The same goes for HR policies, brand assets, compliance documents, and IT documentation. Metadata tags are what turn a repository into a knowledge base. Without them even the best-designed repository is just a jumble of unsorted drawers.

The actual taxonomy isn’t even that important. It just needs to be simple, consistent, and enforced from the very first day (the change management challenge here is likely to be more in convincing users to stop using their old departmental filing nomenclature).

Automate the Approval Loops That Kill Cross-Departmental Speed

One of the most silent time-wasters in hybrid work is the approval cycle. A brief leaves Marketing, stays in Legal’s inbox for two days because nobody marked it as urgent, returns with some comments, and the process repeats. In an office, it would have been a five-minute walk. In a hybrid, it just waits.

Workflow automation takes care of this without requiring behavioral changes from anybody.

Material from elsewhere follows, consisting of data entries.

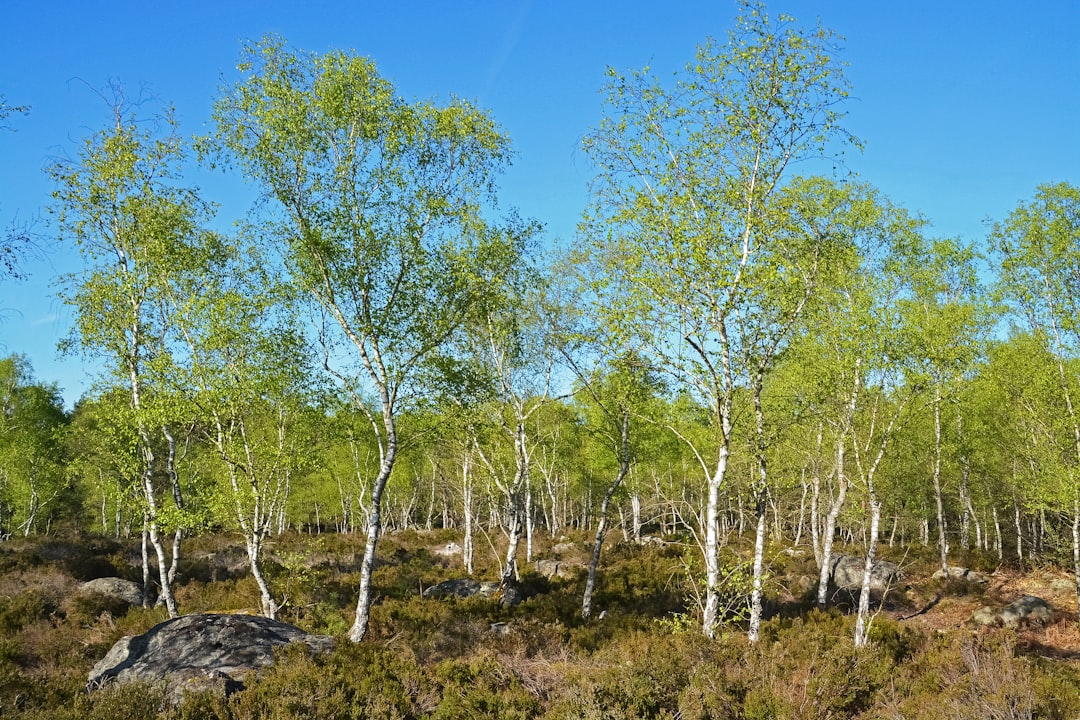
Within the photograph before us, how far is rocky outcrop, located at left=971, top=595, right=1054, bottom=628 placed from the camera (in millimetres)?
19719

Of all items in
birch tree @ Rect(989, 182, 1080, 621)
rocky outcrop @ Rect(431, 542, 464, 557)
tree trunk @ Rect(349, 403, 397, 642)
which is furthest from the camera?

An automated routing ensures that a submitted brief goes directly to the appropriate reviewer, with automatic deadline reminders and a status log visible that avoids having to send emails to verify if it has been reviewed.

Also, document governance integrates into this. When permissions are well configured, people can work together without worrying if they are consulting data that is confidential and they shouldn’t see. This becomes important when Finance and Marketing share the same work space.

Build For Self-Service From the Start

The ultimate objective is to create a digital workspace where your employees are able to address most of their inter-departmental requirements on their own. Find the IT request form. Source the approved brand deck. Reference the current HR leave policy. Submit a procurement request. None of these interactions should necessitate an ask.

On average the self-service works when the thing is easy to find. To that end, you need simple navigation, uniform UI/UX in all your departments’ applications, and a living (rather than a dumping ground) knowledge repository.

In a hybrid organization, department closeness is its digital function. How good the workplace you provide them with is, in terms of finding and ordering/processing things (instead of sending and requesting stuff) defines real cross-departmental functional working proximity. This is important, and most hybrid work papers miss this point.